Wednesday, April 15, 2009

Character Issues

As the draft approaches and players’ draft stock rises and falls (measured in millions of dollars in potential first contracts) character issues have become more and more important in football. Character issues have even bigger implications than just players’ draft position though. The Bills have had to deal with character issues recently with incidents involving Marshawn Lynch, Dante Whitner, and Ko Simpson.

When Roger Goodell took office as commissioner of the NFL and started talking about how character issues would become stressed and players would be held to a higher standard I thought this might be a good thing. This higher standard was to be enforced with suspensions for misconduct. Since then though, I have done a 180 on this issue.

I’m not exactly sure what it was that made me change my mind. It could have been anything from Adam Jones, to Mike Vick, to Tank Johnson, to Cedric Benson, to the unfortunate shootings that have happened (Collier, Taylor, and Williams), to Plax shooting himself. I guess what it comes down to for me is… why football players?

Let’s think for a second what it would be like if others were suspended without pay from their positions were they to misbehave. You can apply this to whatever realm you want, it’s plain not fair. What if musicians were held to this same standard? When was the last time that you heard that a band’s tour was canceled because one of the band members got into an altercation outside of a strip club? When was the last time that a Hollywood actor was suspended from filming a blockbuster (i.e. Hugh Grant, Robert Downey Jr., Lindsay Lohan, etc.)?

It’s almost like we forget what these guys are doing out on a football field. Think in your head about Troy Polamalu literally flying through the air, head first at a quarterback.
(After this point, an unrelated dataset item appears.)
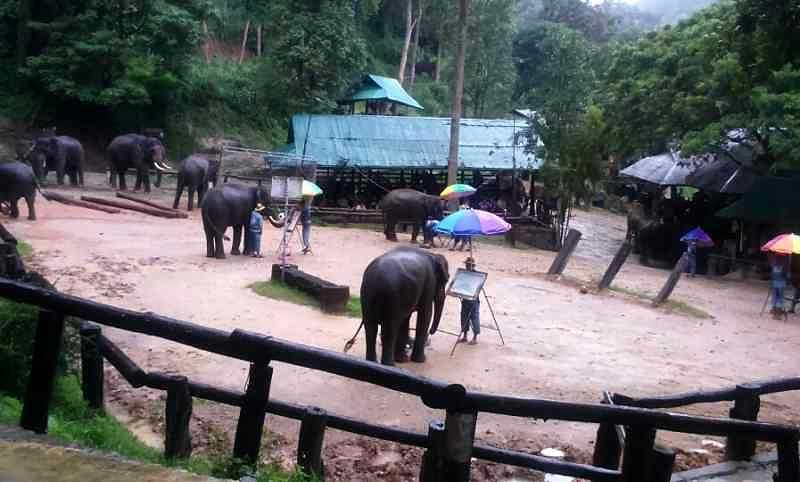 Gajah memperlihatkan keahlian melukisnya di hadapan penonton. (BP/iah)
Players in the NFL get paid lots of money to play a very violent sport. Granted, lots of players are great human beings, serving and giving back to their communities, much like Polamalu. But, why are they held to such a higher standard than other sports figures in popular culture. When did the NFL become the Disney Channel?

Isn’t the reason that we have a legal system in this country to punish people if they break the law? Why do these players deserve to be punished a second time for these infractions? I’ve heard the argument it’s because football players are role models, which is true. But movie stars, rock stars, and baseball players are role models too, how come they don’t face the same consequences for their “bad” behavior? Maybe you think it’s because football players make so much money, in which case read the above sentence again and insert role models with big money makers.

This isn’t to say that I’m against rules and that the NFL should be a gladiatorial free-for-all. I guess I just see so many other ways to enforce “rules” and make the NFL safer, more exciting, and more realistic league. For example, by enforcing steroid use to the same level that the cycling world has.

This post is dedicated to Drewbins. You're my boy Blue, I mean Drew!